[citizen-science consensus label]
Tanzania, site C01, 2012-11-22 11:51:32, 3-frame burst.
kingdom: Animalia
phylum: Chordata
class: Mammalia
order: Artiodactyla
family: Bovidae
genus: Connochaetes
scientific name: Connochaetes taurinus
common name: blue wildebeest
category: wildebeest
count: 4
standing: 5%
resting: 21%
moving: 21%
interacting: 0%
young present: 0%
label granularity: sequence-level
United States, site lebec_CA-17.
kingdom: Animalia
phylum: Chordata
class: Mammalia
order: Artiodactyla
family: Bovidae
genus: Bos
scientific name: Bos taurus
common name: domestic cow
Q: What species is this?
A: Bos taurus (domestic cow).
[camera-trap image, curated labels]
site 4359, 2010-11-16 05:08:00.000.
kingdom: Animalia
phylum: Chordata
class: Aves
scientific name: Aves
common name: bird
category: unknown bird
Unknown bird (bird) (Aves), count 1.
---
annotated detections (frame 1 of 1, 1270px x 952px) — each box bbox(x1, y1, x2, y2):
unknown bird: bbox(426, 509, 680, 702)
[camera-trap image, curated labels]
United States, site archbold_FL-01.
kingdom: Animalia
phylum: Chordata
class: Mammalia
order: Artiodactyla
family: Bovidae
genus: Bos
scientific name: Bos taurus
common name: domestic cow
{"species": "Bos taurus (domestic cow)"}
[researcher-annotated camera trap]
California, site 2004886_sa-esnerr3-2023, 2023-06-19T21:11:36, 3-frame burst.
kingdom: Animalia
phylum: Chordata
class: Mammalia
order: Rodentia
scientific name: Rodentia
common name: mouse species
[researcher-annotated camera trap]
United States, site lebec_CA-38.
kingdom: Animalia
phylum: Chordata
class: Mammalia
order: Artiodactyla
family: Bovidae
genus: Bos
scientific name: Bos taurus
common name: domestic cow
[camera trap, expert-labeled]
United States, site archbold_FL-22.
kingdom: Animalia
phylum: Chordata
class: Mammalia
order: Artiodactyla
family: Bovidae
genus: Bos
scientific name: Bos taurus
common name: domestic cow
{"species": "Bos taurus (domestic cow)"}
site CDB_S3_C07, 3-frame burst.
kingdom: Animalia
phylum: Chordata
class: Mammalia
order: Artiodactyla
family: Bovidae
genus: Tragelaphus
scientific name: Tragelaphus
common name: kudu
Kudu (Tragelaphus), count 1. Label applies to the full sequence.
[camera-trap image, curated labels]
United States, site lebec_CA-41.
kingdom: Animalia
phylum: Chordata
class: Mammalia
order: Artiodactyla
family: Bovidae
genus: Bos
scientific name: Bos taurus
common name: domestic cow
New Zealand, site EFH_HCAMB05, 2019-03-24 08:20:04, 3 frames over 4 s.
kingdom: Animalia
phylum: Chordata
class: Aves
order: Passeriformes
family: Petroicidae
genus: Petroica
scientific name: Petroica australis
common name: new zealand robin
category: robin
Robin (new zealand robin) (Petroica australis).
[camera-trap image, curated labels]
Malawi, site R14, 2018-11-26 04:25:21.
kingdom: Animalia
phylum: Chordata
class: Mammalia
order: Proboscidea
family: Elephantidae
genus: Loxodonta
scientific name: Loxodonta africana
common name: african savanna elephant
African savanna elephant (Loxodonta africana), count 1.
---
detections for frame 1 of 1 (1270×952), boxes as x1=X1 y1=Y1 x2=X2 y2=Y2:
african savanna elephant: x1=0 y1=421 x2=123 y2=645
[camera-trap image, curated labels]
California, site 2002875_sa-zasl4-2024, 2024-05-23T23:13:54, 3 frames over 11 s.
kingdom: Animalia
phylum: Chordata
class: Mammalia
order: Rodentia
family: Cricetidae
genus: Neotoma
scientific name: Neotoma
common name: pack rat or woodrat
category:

• • •

WHAT IS BEING ASKED: Print out the whole of the material exactly, line for line.

ANSWER TO THIS PROBLEM:
[citizen-science consensus label]
Tanzania, site C01, 2012-11-22 11:51:32, 3-frame burst.
kingdom: Animalia
phylum: Chordata
class: Mammalia
order: Artiodactyla
family: Bovidae
genus: Connochaetes
scientific name: Connochaetes taurinus
common name: blue wildebeest
category: wildebeest
count: 4
standing: 5%
resting: 21%
moving: 21%
interacting: 0%
young present: 0%
label granularity: sequence-level
United States, site lebec_CA-17.
kingdom: Animalia
phylum: Chordata
class: Mammalia
order: Artiodactyla
family: Bovidae
genus: Bos
scientific name: Bos taurus
common name: domestic cow
Q: What species is this?
A: Bos taurus (domestic cow).
[camera-trap image, curated labels]
site 4359, 2010-11-16 05:08:00.000.
kingdom: Animalia
phylum: Chordata
class: Aves
scientific name: Aves
common name: bird
category: unknown bird
Unknown bird (bird) (Aves), count 1.
---
annotated detections (frame 1 of 1, 1270px x 952px) — each box bbox(x1, y1, x2, y2):
unknown bird: bbox(426, 509, 680, 702)
[camera-trap image, curated labels]
United States, site archbold_FL-01.
kingdom: Animalia
phylum: Chordata
class: Mammalia
order: Artiodactyla
family: Bovidae
genus: Bos
scientific name: Bos taurus
common name: domestic cow
{"species": "Bos taurus (domestic cow)"}
[researcher-annotated camera trap]
California, site 2004886_sa-esnerr3-2023, 2023-06-19T21:11:36, 3-frame burst.
kingdom: Animalia
phylum: Chordata
class: Mammalia
order: Rodentia
scientific name: Rodentia
common name: mouse species
[researcher-annotated camera trap]
United States, site lebec_CA-38.
kingdom: Animalia
phylum: Chordata
class: Mammalia
order: Artiodactyla
family: Bovidae
genus: Bos
scientific name: Bos taurus
common name: domestic cow
[camera trap, expert-labeled]
United States, site archbold_FL-22.
kingdom: Animalia
phylum: Chordata
class: Mammalia
order: Artiodactyla
family: Bovidae
genus: Bos
scientific name: Bos taurus
common name: domestic cow
{"species": "Bos taurus (domestic cow)"}
site CDB_S3_C07, 3-frame burst.
kingdom: Animalia
phylum: Chordata
class: Mammalia
order: Artiodactyla
family: Bovidae
genus: Tragelaphus
scientific name: Tragelaphus
common name: kudu
Kudu (Tragelaphus), count 1. Label applies to the full sequence.
[camera-trap image, curated labels]
United States, site lebec_CA-41.
kingdom: Animalia
phylum: Chordata
class: Mammalia
order: Artiodactyla
family: Bovidae
genus: Bos
scientific name: Bos taurus
common name: domestic cow
New Zealand, site EFH_HCAMB05, 2019-03-24 08:20:04, 3 frames over 4 s.
kingdom: Animalia
phylum: Chordata
class: Aves
order: Passeriformes
family: Petroicidae
genus: Petroica
scientific name: Petroica australis
common name: new zealand robin
category: robin
Robin (new zealand robin) (Petroica australis).
[camera-trap image, curated labels]
Malawi, site R14, 2018-11-26 04:25:21.
kingdom: Animalia
phylum: Chordata
class: Mammalia
order: Proboscidea
family: Elephantidae
genus: Loxodonta
scientific name: Loxodonta africana
common name: african savanna elephant
African savanna elephant (Loxodonta africana), count 1.
---
detections for frame 1 of 1 (1270×952), boxes as x1=X1 y1=Y1 x2=X2 y2=Y2:
african savanna elephant: x1=0 y1=421 x2=123 y2=645
[camera-trap image, curated labels]
California, site 2002875_sa-zasl4-2024, 2024-05-23T23:13:54, 3 frames over 11 s.
kingdom: Animalia
phylum: Chordata
class: Mammalia
order: Rodentia
family: Cricetidae
genus: Neotoma
scientific name: Neotoma
common name: pack rat or woodrat
category:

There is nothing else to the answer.